Ilhas Salomão firmam acordo com os EUA, mas vetam referências indiretas à China

Ministro das Relações Exteriores diz que documento original forçava o país a 'escolher lados, o que desagradou Honiara

Washington conseguiu quebrar a resistência das Ilhas Salomão e convenceu o governo do primeiro-ministro Manasseh Sogavare a assinar um acordo que engloba também outras 13 nações insulares do Pacífico. Porém, os salomônicos só cederam após a remoção do documento de todas as referências indiretas feitas à China. As informações são da rede Radio Free Asia (RFA).

As Ilhas Salomão têm estreitado os laços com Beijing, cujo aumento da influência na região do Indo-Pacífico despertou preocupação da vizinha Austrália e dos EUA. O maior motivo de preocupação surgiu no final de março, quando vazou uma carta de intenções indicando que a China planejava estabelecer uma base militar nas Ilhas Salomão. 

Economicamente, a influência chinesa também se faz presente. Mais da metade de todos os frutos do mar, madeira e minerais extraídos do Pacífico em 2019 foi para a China. A estimativa é de que esse processo tenha movimentado US$ 3,3 bilhões, apontou uma análise de dados comerciais do jornal britânico Guardian.

Esse cenário levou Washington a reagir, e o presidente norte-americano Joe Biden recebeu lideranças de nações insulares do Pacífico no final de setembro na Casa Branca. As mudanças climáticas, tema que tanto interessa aos países da região, estiveram na pauta, e os EUA prometem inclusive reabrir a embaixada nas Ilhas Salomão que foi fechada nos anos 1990.

Premiê Manasseh Sogavare (esq.) e o homólogo chinês, Li Keqiang (Foto: divulgação/fmprc.gov.cn)

O acordo abordou, além da questão ambiental, a pandemia de Covid-19 e a recuperação econômica decorrente da crise de saúde, bem como a questão da segurança marítima.

A declaração aborda 11 pontos, entre eles a invasão da Ucrânia pela Rússia. De acordo com o ministro das Relações Exteriores salomônico Jeremiah Manele, os países signatários se comprometem a manter a paz e a segurança no Pacífico e reconhecem a importância da liberdade de navegação e sobrevoo sob o direito internacional.

Mas a redação original do documento desagradou as Ilhas Salomão. “No rascunho inicial, havia algumas referências com as quais não estávamos confortáveis”, disse Manele. “Houve algumas referências que nos colocaram em uma posição em que teríamos que escolher lados. E não queremos ser colocados em uma posição em que tenhamos que escolher lados”.

Por que isso importa?

As Ilhas Salomão vivem um período de intensa agitação social que especialistas associam a questões étnicas e históricas, à corrupção estatal e ao movimento do governo para estreitar laços com a China. Há três anos, o governo local trocou a aliança diplomática com Taiwan por uma com Beijing.

Para James Batley, um ex-alto comissário australiano para as Ilhas Salomão e especialista em assuntos sobre Ásia-Pacífico da Universidade Nacional Australiana, o desagrado da população em relação à aproximação com a China serviu como gatilho para a desordem popular que explodiu em novembro de 2021.

“Não é política externa em si, mas acho que essa mudança diplomática alimentou as queixas pré-existentes e, em particular, a sensação de que os chineses interferiram na política nas Ilhas Salomão, que o dinheiro chinês de alguma forma fomentou a corrupção, distorceu a forma como a política funciona nas Ilhas Salomão”, disse Batley.
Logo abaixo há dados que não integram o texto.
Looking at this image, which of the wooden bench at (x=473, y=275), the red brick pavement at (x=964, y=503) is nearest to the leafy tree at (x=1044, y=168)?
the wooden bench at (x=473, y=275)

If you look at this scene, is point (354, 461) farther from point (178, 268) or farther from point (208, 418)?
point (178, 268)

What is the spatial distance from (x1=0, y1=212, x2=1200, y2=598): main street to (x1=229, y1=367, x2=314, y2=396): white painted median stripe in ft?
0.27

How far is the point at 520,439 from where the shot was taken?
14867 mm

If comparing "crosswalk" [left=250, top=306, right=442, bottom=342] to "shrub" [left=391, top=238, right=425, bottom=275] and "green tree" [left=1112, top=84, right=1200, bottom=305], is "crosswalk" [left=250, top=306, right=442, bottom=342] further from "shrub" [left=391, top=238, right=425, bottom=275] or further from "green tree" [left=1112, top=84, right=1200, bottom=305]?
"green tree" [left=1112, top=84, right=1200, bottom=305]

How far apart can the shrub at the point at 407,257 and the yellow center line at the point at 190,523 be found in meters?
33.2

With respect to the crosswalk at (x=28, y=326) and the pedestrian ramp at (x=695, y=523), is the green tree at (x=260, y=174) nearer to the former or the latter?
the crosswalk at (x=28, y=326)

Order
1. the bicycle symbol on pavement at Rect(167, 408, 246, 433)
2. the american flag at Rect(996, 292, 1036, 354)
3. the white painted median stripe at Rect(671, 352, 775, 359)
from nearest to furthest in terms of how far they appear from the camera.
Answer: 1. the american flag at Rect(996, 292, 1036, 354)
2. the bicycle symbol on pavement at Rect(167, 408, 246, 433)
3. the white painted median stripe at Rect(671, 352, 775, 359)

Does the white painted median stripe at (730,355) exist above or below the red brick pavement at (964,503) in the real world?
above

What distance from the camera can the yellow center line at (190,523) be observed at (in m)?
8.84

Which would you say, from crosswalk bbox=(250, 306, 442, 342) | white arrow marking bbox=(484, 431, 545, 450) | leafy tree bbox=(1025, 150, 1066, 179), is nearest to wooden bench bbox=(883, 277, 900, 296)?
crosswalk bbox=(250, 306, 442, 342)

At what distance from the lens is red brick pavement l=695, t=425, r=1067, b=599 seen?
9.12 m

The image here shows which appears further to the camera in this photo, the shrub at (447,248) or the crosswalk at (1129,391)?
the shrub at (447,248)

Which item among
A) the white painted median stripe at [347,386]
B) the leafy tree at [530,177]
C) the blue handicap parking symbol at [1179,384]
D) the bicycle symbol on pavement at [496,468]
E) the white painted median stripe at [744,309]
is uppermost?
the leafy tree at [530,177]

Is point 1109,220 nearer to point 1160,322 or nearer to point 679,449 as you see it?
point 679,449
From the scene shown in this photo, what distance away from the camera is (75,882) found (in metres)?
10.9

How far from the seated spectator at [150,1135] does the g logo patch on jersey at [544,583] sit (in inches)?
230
A relação comercial com a China é considerada particularmente predatória pela população local. Para alimentar e gerenciar a população de quase 1,4 bilhão de habitantes, a China tirou do Pacífico mais recursos do que os dez países da região juntos. Nas Ilhas Salomão e em Papua Nova Guiné, por exemplo, mais de 90% do total de madeira exportada foi para os chineses.

Os dados não levam em consideração as exportações ilícitas. Nas Ilhas Salomão, pelo menos 70% das toras são exportadas de madeira ilegal. A falta de leis na China contra esse tipo de importação absorvem o envio devido à alta demanda e proximidade com a região.